Sunday, March 29, 2009

Law Firm Not Entitled to Defense of Complaint Alleging "Wanton, Willful and Malicious" Conduct

PROFESSIONAL LIABILITY – DUTY TO DEFEND – ALLEGATIONS OF "WANTON, WILLFUL AND MALICIOUS" CONDUCT
Burkhart, Wexler & Hirschberg, LLP v. Liberty Ins. Underwriters, Inc.

(2nd Dept., decided 3/24/2009)


Sometimes plaintiffs deliberately plead into coverage; sometimes they do just the opposite, so the defendant does not enjoy liability coverage.

There's no indication whether the plaintiff in the underlying action did either, but its complaint against the insured law firm asserted claims for relief for "wanton, willful and malicious" breach of fiduciary duty for misappropriating the underlying plaintiff's confidential information and trade secrets; tortious interference with contract for using this information to attempt to convert the underlying plaintiff's members and prospective members to a newly- formed competing business entity; and for "wanton, willful and malicious" misappropriation of trade secrets.

Plaintiff law firm tendered the action to its professional liability insurer, Liberty Insurance Underwriters, which denied coverage, prompting this declaratory judgment action for defense and indemnification coverage.

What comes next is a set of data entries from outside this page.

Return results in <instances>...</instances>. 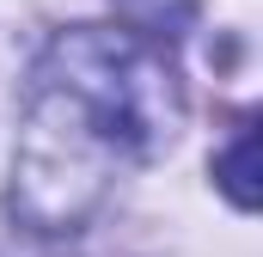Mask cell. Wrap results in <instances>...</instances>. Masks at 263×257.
Instances as JSON below:
<instances>
[{
	"label": "cell",
	"mask_w": 263,
	"mask_h": 257,
	"mask_svg": "<svg viewBox=\"0 0 263 257\" xmlns=\"http://www.w3.org/2000/svg\"><path fill=\"white\" fill-rule=\"evenodd\" d=\"M184 123L178 74L159 43L117 25L62 31L25 92L12 153V214L31 233H73L117 172L165 153Z\"/></svg>",
	"instance_id": "1"
},
{
	"label": "cell",
	"mask_w": 263,
	"mask_h": 257,
	"mask_svg": "<svg viewBox=\"0 0 263 257\" xmlns=\"http://www.w3.org/2000/svg\"><path fill=\"white\" fill-rule=\"evenodd\" d=\"M117 12L129 19L135 37H147V43H172V37H184L196 0H117Z\"/></svg>",
	"instance_id": "2"
},
{
	"label": "cell",
	"mask_w": 263,
	"mask_h": 257,
	"mask_svg": "<svg viewBox=\"0 0 263 257\" xmlns=\"http://www.w3.org/2000/svg\"><path fill=\"white\" fill-rule=\"evenodd\" d=\"M257 128L251 123H239V135H233V147L214 159V178L227 184V196L239 202V208H257Z\"/></svg>",
	"instance_id": "3"
},
{
	"label": "cell",
	"mask_w": 263,
	"mask_h": 257,
	"mask_svg": "<svg viewBox=\"0 0 263 257\" xmlns=\"http://www.w3.org/2000/svg\"><path fill=\"white\" fill-rule=\"evenodd\" d=\"M0 257H49V251H0Z\"/></svg>",
	"instance_id": "4"
}]
</instances>
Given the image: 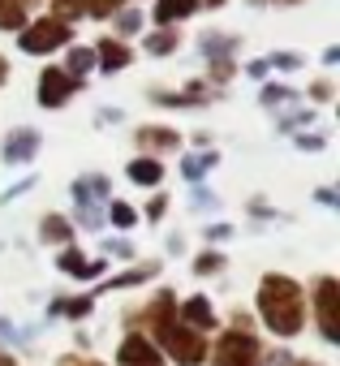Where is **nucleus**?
I'll return each instance as SVG.
<instances>
[{
	"mask_svg": "<svg viewBox=\"0 0 340 366\" xmlns=\"http://www.w3.org/2000/svg\"><path fill=\"white\" fill-rule=\"evenodd\" d=\"M259 315H263V323L276 336H297L306 327V293H301V285L293 276H280V272L263 276V285H259Z\"/></svg>",
	"mask_w": 340,
	"mask_h": 366,
	"instance_id": "obj_1",
	"label": "nucleus"
},
{
	"mask_svg": "<svg viewBox=\"0 0 340 366\" xmlns=\"http://www.w3.org/2000/svg\"><path fill=\"white\" fill-rule=\"evenodd\" d=\"M74 39V26L69 22H61V18H35V22H26L22 31H18V48L22 52H31V56H48V52H56V48H65Z\"/></svg>",
	"mask_w": 340,
	"mask_h": 366,
	"instance_id": "obj_2",
	"label": "nucleus"
},
{
	"mask_svg": "<svg viewBox=\"0 0 340 366\" xmlns=\"http://www.w3.org/2000/svg\"><path fill=\"white\" fill-rule=\"evenodd\" d=\"M263 345L246 332V327H233L220 336L216 353H211V366H263Z\"/></svg>",
	"mask_w": 340,
	"mask_h": 366,
	"instance_id": "obj_3",
	"label": "nucleus"
},
{
	"mask_svg": "<svg viewBox=\"0 0 340 366\" xmlns=\"http://www.w3.org/2000/svg\"><path fill=\"white\" fill-rule=\"evenodd\" d=\"M159 336V345L173 353V362L177 366H203V357H207V340H203V332H194V327H186V323H168L164 332H155Z\"/></svg>",
	"mask_w": 340,
	"mask_h": 366,
	"instance_id": "obj_4",
	"label": "nucleus"
},
{
	"mask_svg": "<svg viewBox=\"0 0 340 366\" xmlns=\"http://www.w3.org/2000/svg\"><path fill=\"white\" fill-rule=\"evenodd\" d=\"M336 297H340L336 293V280L331 276H319L314 280V315H319V332H323L327 345L340 340V302Z\"/></svg>",
	"mask_w": 340,
	"mask_h": 366,
	"instance_id": "obj_5",
	"label": "nucleus"
},
{
	"mask_svg": "<svg viewBox=\"0 0 340 366\" xmlns=\"http://www.w3.org/2000/svg\"><path fill=\"white\" fill-rule=\"evenodd\" d=\"M78 86H82V78H69L61 65H48V69L39 74V104H44V108H61L65 99L78 95Z\"/></svg>",
	"mask_w": 340,
	"mask_h": 366,
	"instance_id": "obj_6",
	"label": "nucleus"
},
{
	"mask_svg": "<svg viewBox=\"0 0 340 366\" xmlns=\"http://www.w3.org/2000/svg\"><path fill=\"white\" fill-rule=\"evenodd\" d=\"M116 362L121 366H159V353L146 336H125L121 349H116Z\"/></svg>",
	"mask_w": 340,
	"mask_h": 366,
	"instance_id": "obj_7",
	"label": "nucleus"
},
{
	"mask_svg": "<svg viewBox=\"0 0 340 366\" xmlns=\"http://www.w3.org/2000/svg\"><path fill=\"white\" fill-rule=\"evenodd\" d=\"M134 142L146 151H173V147H181V134L168 125H142V129H134Z\"/></svg>",
	"mask_w": 340,
	"mask_h": 366,
	"instance_id": "obj_8",
	"label": "nucleus"
},
{
	"mask_svg": "<svg viewBox=\"0 0 340 366\" xmlns=\"http://www.w3.org/2000/svg\"><path fill=\"white\" fill-rule=\"evenodd\" d=\"M134 61V52L121 44V39H99V48H95V65L104 69V74H116V69H125Z\"/></svg>",
	"mask_w": 340,
	"mask_h": 366,
	"instance_id": "obj_9",
	"label": "nucleus"
},
{
	"mask_svg": "<svg viewBox=\"0 0 340 366\" xmlns=\"http://www.w3.org/2000/svg\"><path fill=\"white\" fill-rule=\"evenodd\" d=\"M35 151H39V134L35 129H14L5 138V159L9 164H26V159H35Z\"/></svg>",
	"mask_w": 340,
	"mask_h": 366,
	"instance_id": "obj_10",
	"label": "nucleus"
},
{
	"mask_svg": "<svg viewBox=\"0 0 340 366\" xmlns=\"http://www.w3.org/2000/svg\"><path fill=\"white\" fill-rule=\"evenodd\" d=\"M199 9V0H155V22L159 26H177Z\"/></svg>",
	"mask_w": 340,
	"mask_h": 366,
	"instance_id": "obj_11",
	"label": "nucleus"
},
{
	"mask_svg": "<svg viewBox=\"0 0 340 366\" xmlns=\"http://www.w3.org/2000/svg\"><path fill=\"white\" fill-rule=\"evenodd\" d=\"M181 323H186V327H194V332H207V327L216 323L211 302H207V297H190V302L181 306Z\"/></svg>",
	"mask_w": 340,
	"mask_h": 366,
	"instance_id": "obj_12",
	"label": "nucleus"
},
{
	"mask_svg": "<svg viewBox=\"0 0 340 366\" xmlns=\"http://www.w3.org/2000/svg\"><path fill=\"white\" fill-rule=\"evenodd\" d=\"M129 181H138V186H159L164 181V164L159 159H151V155H142V159H129Z\"/></svg>",
	"mask_w": 340,
	"mask_h": 366,
	"instance_id": "obj_13",
	"label": "nucleus"
},
{
	"mask_svg": "<svg viewBox=\"0 0 340 366\" xmlns=\"http://www.w3.org/2000/svg\"><path fill=\"white\" fill-rule=\"evenodd\" d=\"M56 263H61V272H69V276H82V280H86V276H99V272H104V263H86V259H82L78 250H65V254H61Z\"/></svg>",
	"mask_w": 340,
	"mask_h": 366,
	"instance_id": "obj_14",
	"label": "nucleus"
},
{
	"mask_svg": "<svg viewBox=\"0 0 340 366\" xmlns=\"http://www.w3.org/2000/svg\"><path fill=\"white\" fill-rule=\"evenodd\" d=\"M146 52H151V56H168V52H177V31H173V26H159L155 35H146Z\"/></svg>",
	"mask_w": 340,
	"mask_h": 366,
	"instance_id": "obj_15",
	"label": "nucleus"
},
{
	"mask_svg": "<svg viewBox=\"0 0 340 366\" xmlns=\"http://www.w3.org/2000/svg\"><path fill=\"white\" fill-rule=\"evenodd\" d=\"M91 65H95V48H74V52L65 56V74H69V78H82Z\"/></svg>",
	"mask_w": 340,
	"mask_h": 366,
	"instance_id": "obj_16",
	"label": "nucleus"
},
{
	"mask_svg": "<svg viewBox=\"0 0 340 366\" xmlns=\"http://www.w3.org/2000/svg\"><path fill=\"white\" fill-rule=\"evenodd\" d=\"M39 237H44V242H69V237H74V229H69V220H65V216H48V220L39 224Z\"/></svg>",
	"mask_w": 340,
	"mask_h": 366,
	"instance_id": "obj_17",
	"label": "nucleus"
},
{
	"mask_svg": "<svg viewBox=\"0 0 340 366\" xmlns=\"http://www.w3.org/2000/svg\"><path fill=\"white\" fill-rule=\"evenodd\" d=\"M121 9V0H82V14H91V18H112Z\"/></svg>",
	"mask_w": 340,
	"mask_h": 366,
	"instance_id": "obj_18",
	"label": "nucleus"
},
{
	"mask_svg": "<svg viewBox=\"0 0 340 366\" xmlns=\"http://www.w3.org/2000/svg\"><path fill=\"white\" fill-rule=\"evenodd\" d=\"M199 44H203L207 56H224V52H233L237 39H229V35H207V39H199Z\"/></svg>",
	"mask_w": 340,
	"mask_h": 366,
	"instance_id": "obj_19",
	"label": "nucleus"
},
{
	"mask_svg": "<svg viewBox=\"0 0 340 366\" xmlns=\"http://www.w3.org/2000/svg\"><path fill=\"white\" fill-rule=\"evenodd\" d=\"M56 310H61V315H69V319H82V315L91 310V297H74V302H56Z\"/></svg>",
	"mask_w": 340,
	"mask_h": 366,
	"instance_id": "obj_20",
	"label": "nucleus"
},
{
	"mask_svg": "<svg viewBox=\"0 0 340 366\" xmlns=\"http://www.w3.org/2000/svg\"><path fill=\"white\" fill-rule=\"evenodd\" d=\"M112 224L116 229H134V207L129 203H112Z\"/></svg>",
	"mask_w": 340,
	"mask_h": 366,
	"instance_id": "obj_21",
	"label": "nucleus"
},
{
	"mask_svg": "<svg viewBox=\"0 0 340 366\" xmlns=\"http://www.w3.org/2000/svg\"><path fill=\"white\" fill-rule=\"evenodd\" d=\"M220 267H224L220 254H199V259H194V272H199V276H203V272H220Z\"/></svg>",
	"mask_w": 340,
	"mask_h": 366,
	"instance_id": "obj_22",
	"label": "nucleus"
},
{
	"mask_svg": "<svg viewBox=\"0 0 340 366\" xmlns=\"http://www.w3.org/2000/svg\"><path fill=\"white\" fill-rule=\"evenodd\" d=\"M112 18H116L121 31H138V26H142V14H138V9H134V14H112Z\"/></svg>",
	"mask_w": 340,
	"mask_h": 366,
	"instance_id": "obj_23",
	"label": "nucleus"
},
{
	"mask_svg": "<svg viewBox=\"0 0 340 366\" xmlns=\"http://www.w3.org/2000/svg\"><path fill=\"white\" fill-rule=\"evenodd\" d=\"M284 99H293V91H284V86H263V104H284Z\"/></svg>",
	"mask_w": 340,
	"mask_h": 366,
	"instance_id": "obj_24",
	"label": "nucleus"
},
{
	"mask_svg": "<svg viewBox=\"0 0 340 366\" xmlns=\"http://www.w3.org/2000/svg\"><path fill=\"white\" fill-rule=\"evenodd\" d=\"M216 164V155H203V159H186V177H199V172H207Z\"/></svg>",
	"mask_w": 340,
	"mask_h": 366,
	"instance_id": "obj_25",
	"label": "nucleus"
},
{
	"mask_svg": "<svg viewBox=\"0 0 340 366\" xmlns=\"http://www.w3.org/2000/svg\"><path fill=\"white\" fill-rule=\"evenodd\" d=\"M310 99H331V82H327V78L314 82V86H310Z\"/></svg>",
	"mask_w": 340,
	"mask_h": 366,
	"instance_id": "obj_26",
	"label": "nucleus"
},
{
	"mask_svg": "<svg viewBox=\"0 0 340 366\" xmlns=\"http://www.w3.org/2000/svg\"><path fill=\"white\" fill-rule=\"evenodd\" d=\"M164 207H168V199H164V194H155V199H151V207H146V216H151V220H159V216H164Z\"/></svg>",
	"mask_w": 340,
	"mask_h": 366,
	"instance_id": "obj_27",
	"label": "nucleus"
},
{
	"mask_svg": "<svg viewBox=\"0 0 340 366\" xmlns=\"http://www.w3.org/2000/svg\"><path fill=\"white\" fill-rule=\"evenodd\" d=\"M271 65H280V69H297L301 61H297V56H289V52H280V56H271Z\"/></svg>",
	"mask_w": 340,
	"mask_h": 366,
	"instance_id": "obj_28",
	"label": "nucleus"
},
{
	"mask_svg": "<svg viewBox=\"0 0 340 366\" xmlns=\"http://www.w3.org/2000/svg\"><path fill=\"white\" fill-rule=\"evenodd\" d=\"M56 366H104V362H95V357H61Z\"/></svg>",
	"mask_w": 340,
	"mask_h": 366,
	"instance_id": "obj_29",
	"label": "nucleus"
},
{
	"mask_svg": "<svg viewBox=\"0 0 340 366\" xmlns=\"http://www.w3.org/2000/svg\"><path fill=\"white\" fill-rule=\"evenodd\" d=\"M297 147H301V151H319V147H323V138H306V134H301V138H297Z\"/></svg>",
	"mask_w": 340,
	"mask_h": 366,
	"instance_id": "obj_30",
	"label": "nucleus"
},
{
	"mask_svg": "<svg viewBox=\"0 0 340 366\" xmlns=\"http://www.w3.org/2000/svg\"><path fill=\"white\" fill-rule=\"evenodd\" d=\"M199 5H207V9H224V0H199Z\"/></svg>",
	"mask_w": 340,
	"mask_h": 366,
	"instance_id": "obj_31",
	"label": "nucleus"
},
{
	"mask_svg": "<svg viewBox=\"0 0 340 366\" xmlns=\"http://www.w3.org/2000/svg\"><path fill=\"white\" fill-rule=\"evenodd\" d=\"M5 78H9V61H5V56H0V82H5Z\"/></svg>",
	"mask_w": 340,
	"mask_h": 366,
	"instance_id": "obj_32",
	"label": "nucleus"
},
{
	"mask_svg": "<svg viewBox=\"0 0 340 366\" xmlns=\"http://www.w3.org/2000/svg\"><path fill=\"white\" fill-rule=\"evenodd\" d=\"M0 366H14V353H0Z\"/></svg>",
	"mask_w": 340,
	"mask_h": 366,
	"instance_id": "obj_33",
	"label": "nucleus"
},
{
	"mask_svg": "<svg viewBox=\"0 0 340 366\" xmlns=\"http://www.w3.org/2000/svg\"><path fill=\"white\" fill-rule=\"evenodd\" d=\"M284 366H319V362H284Z\"/></svg>",
	"mask_w": 340,
	"mask_h": 366,
	"instance_id": "obj_34",
	"label": "nucleus"
},
{
	"mask_svg": "<svg viewBox=\"0 0 340 366\" xmlns=\"http://www.w3.org/2000/svg\"><path fill=\"white\" fill-rule=\"evenodd\" d=\"M276 5H297V0H276Z\"/></svg>",
	"mask_w": 340,
	"mask_h": 366,
	"instance_id": "obj_35",
	"label": "nucleus"
}]
</instances>
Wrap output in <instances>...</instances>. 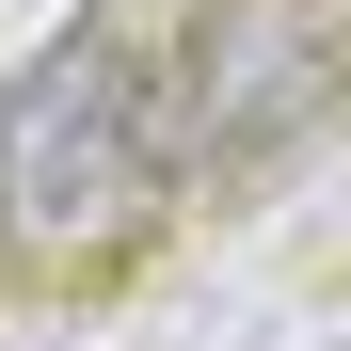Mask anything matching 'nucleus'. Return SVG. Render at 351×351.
Segmentation results:
<instances>
[{
	"label": "nucleus",
	"instance_id": "nucleus-1",
	"mask_svg": "<svg viewBox=\"0 0 351 351\" xmlns=\"http://www.w3.org/2000/svg\"><path fill=\"white\" fill-rule=\"evenodd\" d=\"M176 192V160H160V64H128L112 32H48L16 96H0V240L48 256V271H80L112 240H144Z\"/></svg>",
	"mask_w": 351,
	"mask_h": 351
},
{
	"label": "nucleus",
	"instance_id": "nucleus-2",
	"mask_svg": "<svg viewBox=\"0 0 351 351\" xmlns=\"http://www.w3.org/2000/svg\"><path fill=\"white\" fill-rule=\"evenodd\" d=\"M319 80H335V48H319L304 0H208L176 32V64H160V160L176 176H240L319 112Z\"/></svg>",
	"mask_w": 351,
	"mask_h": 351
}]
</instances>
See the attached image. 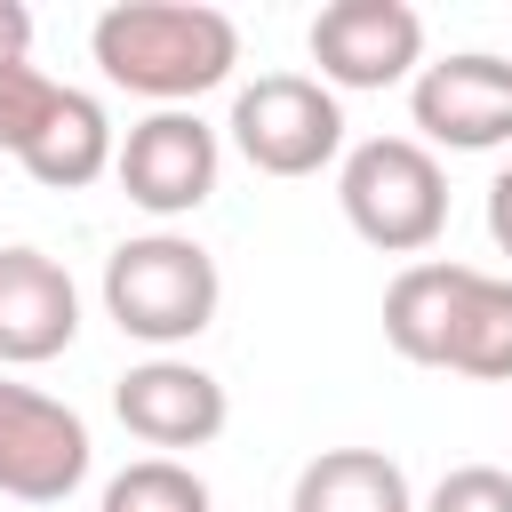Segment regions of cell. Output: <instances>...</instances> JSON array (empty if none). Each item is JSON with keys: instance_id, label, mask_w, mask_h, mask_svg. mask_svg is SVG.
Wrapping results in <instances>:
<instances>
[{"instance_id": "6da1fadb", "label": "cell", "mask_w": 512, "mask_h": 512, "mask_svg": "<svg viewBox=\"0 0 512 512\" xmlns=\"http://www.w3.org/2000/svg\"><path fill=\"white\" fill-rule=\"evenodd\" d=\"M384 344L416 368L512 384V272L416 256L384 288Z\"/></svg>"}, {"instance_id": "7a4b0ae2", "label": "cell", "mask_w": 512, "mask_h": 512, "mask_svg": "<svg viewBox=\"0 0 512 512\" xmlns=\"http://www.w3.org/2000/svg\"><path fill=\"white\" fill-rule=\"evenodd\" d=\"M88 56L112 88L152 112H192V96L224 88L240 64V24L208 0H112L88 24Z\"/></svg>"}, {"instance_id": "3957f363", "label": "cell", "mask_w": 512, "mask_h": 512, "mask_svg": "<svg viewBox=\"0 0 512 512\" xmlns=\"http://www.w3.org/2000/svg\"><path fill=\"white\" fill-rule=\"evenodd\" d=\"M216 304H224V272L192 232H136L104 256V320L144 352H176L208 336Z\"/></svg>"}, {"instance_id": "277c9868", "label": "cell", "mask_w": 512, "mask_h": 512, "mask_svg": "<svg viewBox=\"0 0 512 512\" xmlns=\"http://www.w3.org/2000/svg\"><path fill=\"white\" fill-rule=\"evenodd\" d=\"M344 224L384 256H424L448 232V168L416 136H368L336 168Z\"/></svg>"}, {"instance_id": "5b68a950", "label": "cell", "mask_w": 512, "mask_h": 512, "mask_svg": "<svg viewBox=\"0 0 512 512\" xmlns=\"http://www.w3.org/2000/svg\"><path fill=\"white\" fill-rule=\"evenodd\" d=\"M232 152L256 168V176H320L336 152H344V104L312 80V72H256L240 96H232Z\"/></svg>"}, {"instance_id": "8992f818", "label": "cell", "mask_w": 512, "mask_h": 512, "mask_svg": "<svg viewBox=\"0 0 512 512\" xmlns=\"http://www.w3.org/2000/svg\"><path fill=\"white\" fill-rule=\"evenodd\" d=\"M320 88L328 96H360V88H400L424 72V16L408 0H328L304 32Z\"/></svg>"}, {"instance_id": "52a82bcc", "label": "cell", "mask_w": 512, "mask_h": 512, "mask_svg": "<svg viewBox=\"0 0 512 512\" xmlns=\"http://www.w3.org/2000/svg\"><path fill=\"white\" fill-rule=\"evenodd\" d=\"M88 464H96V448H88L80 408H64L40 384L0 376V496H16V504H64L88 480Z\"/></svg>"}, {"instance_id": "ba28073f", "label": "cell", "mask_w": 512, "mask_h": 512, "mask_svg": "<svg viewBox=\"0 0 512 512\" xmlns=\"http://www.w3.org/2000/svg\"><path fill=\"white\" fill-rule=\"evenodd\" d=\"M112 176H120V192L144 208V216H192L208 192H216V176H224V136L200 120V112H144L128 136H120V152H112Z\"/></svg>"}, {"instance_id": "9c48e42d", "label": "cell", "mask_w": 512, "mask_h": 512, "mask_svg": "<svg viewBox=\"0 0 512 512\" xmlns=\"http://www.w3.org/2000/svg\"><path fill=\"white\" fill-rule=\"evenodd\" d=\"M408 120H416V144H448V152H496L512 144V56H488V48H464V56H440L408 80Z\"/></svg>"}, {"instance_id": "30bf717a", "label": "cell", "mask_w": 512, "mask_h": 512, "mask_svg": "<svg viewBox=\"0 0 512 512\" xmlns=\"http://www.w3.org/2000/svg\"><path fill=\"white\" fill-rule=\"evenodd\" d=\"M112 416H120L144 448L176 456V448H208V440L232 424V400H224V384H216L200 360L152 352V360H136V368L112 384Z\"/></svg>"}, {"instance_id": "8fae6325", "label": "cell", "mask_w": 512, "mask_h": 512, "mask_svg": "<svg viewBox=\"0 0 512 512\" xmlns=\"http://www.w3.org/2000/svg\"><path fill=\"white\" fill-rule=\"evenodd\" d=\"M80 288L48 248H0V368H40L72 352Z\"/></svg>"}, {"instance_id": "7c38bea8", "label": "cell", "mask_w": 512, "mask_h": 512, "mask_svg": "<svg viewBox=\"0 0 512 512\" xmlns=\"http://www.w3.org/2000/svg\"><path fill=\"white\" fill-rule=\"evenodd\" d=\"M120 136H112V112L88 96V88H64L56 112L40 120V136L24 144V176L48 184V192H88L104 168H112Z\"/></svg>"}, {"instance_id": "4fadbf2b", "label": "cell", "mask_w": 512, "mask_h": 512, "mask_svg": "<svg viewBox=\"0 0 512 512\" xmlns=\"http://www.w3.org/2000/svg\"><path fill=\"white\" fill-rule=\"evenodd\" d=\"M288 512H416V496L384 448H320L296 472Z\"/></svg>"}, {"instance_id": "5bb4252c", "label": "cell", "mask_w": 512, "mask_h": 512, "mask_svg": "<svg viewBox=\"0 0 512 512\" xmlns=\"http://www.w3.org/2000/svg\"><path fill=\"white\" fill-rule=\"evenodd\" d=\"M96 512H216V496L184 456H136L104 480Z\"/></svg>"}, {"instance_id": "9a60e30c", "label": "cell", "mask_w": 512, "mask_h": 512, "mask_svg": "<svg viewBox=\"0 0 512 512\" xmlns=\"http://www.w3.org/2000/svg\"><path fill=\"white\" fill-rule=\"evenodd\" d=\"M56 96H64V80H48L32 56H24V64H0V152L24 160V144H32L40 120L56 112Z\"/></svg>"}, {"instance_id": "2e32d148", "label": "cell", "mask_w": 512, "mask_h": 512, "mask_svg": "<svg viewBox=\"0 0 512 512\" xmlns=\"http://www.w3.org/2000/svg\"><path fill=\"white\" fill-rule=\"evenodd\" d=\"M424 512H512V472L456 464V472H440V488L424 496Z\"/></svg>"}, {"instance_id": "e0dca14e", "label": "cell", "mask_w": 512, "mask_h": 512, "mask_svg": "<svg viewBox=\"0 0 512 512\" xmlns=\"http://www.w3.org/2000/svg\"><path fill=\"white\" fill-rule=\"evenodd\" d=\"M24 56H32V8L0 0V64H24Z\"/></svg>"}, {"instance_id": "ac0fdd59", "label": "cell", "mask_w": 512, "mask_h": 512, "mask_svg": "<svg viewBox=\"0 0 512 512\" xmlns=\"http://www.w3.org/2000/svg\"><path fill=\"white\" fill-rule=\"evenodd\" d=\"M488 240H496V256H512V168L488 176Z\"/></svg>"}]
</instances>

In AFFIRMING the motion court's order granting summary judgment to Liberty, the Second Department ruled:
In determining whether an insurance carrier has a duty to defend under a professional liability policy, the point of departure is a comparison between the complaint against the insured and the language of the policy (see Cohen v Employers Reinsurance Corp., 117 AD2d 435, 438). If the underlying action falls within the scope of risk covered by the policy, the insurer is obligated to defend (see American Home Assur. Co. v Port of Auth. of N.Y. & N.J., 66 AD2d 269, 277). On the other hand, if the allegations, on their face, do not bring the case within the coverage of the policy, there is no duty to defend or indemnify (see Lionel Freedman, Inc. v Glens Falls Ins. Co., 27 NY2d 364, 368). 

Here, Liberty established its prima facie entitlement to judgment as a matter of law declaring that it was not obligated to defend and indemnify the Burkhart Firm in the underlying action, and the Burkhart Firm failed to raise a triable issue of fact in opposition. The basic coverage provision of the Liberty policy clearly limits coverage to claims which are caused by "any actual or alleged act, error, omission or personal injury which arises out of the rendering or failure to render professional legal services." Inasmuch as there is no allegation of negligence or malpractice arising out of the Burkhart Firm's performance, or failure to perform, legal services, the claim in the underlying action does not fall within the ambit of the policy (see Tartaglia v Home Ins. Co., 240 AD2d 396; Cohen v Employers Reinsurance Corp., 117 AD2d 435; George Muhlstock & Co. v American Home Assur. Co., 117 AD2d 117). For the same reason, the Supreme Court properly denied that branch of the Burkhart Firm's cross motion which was for summary judgment.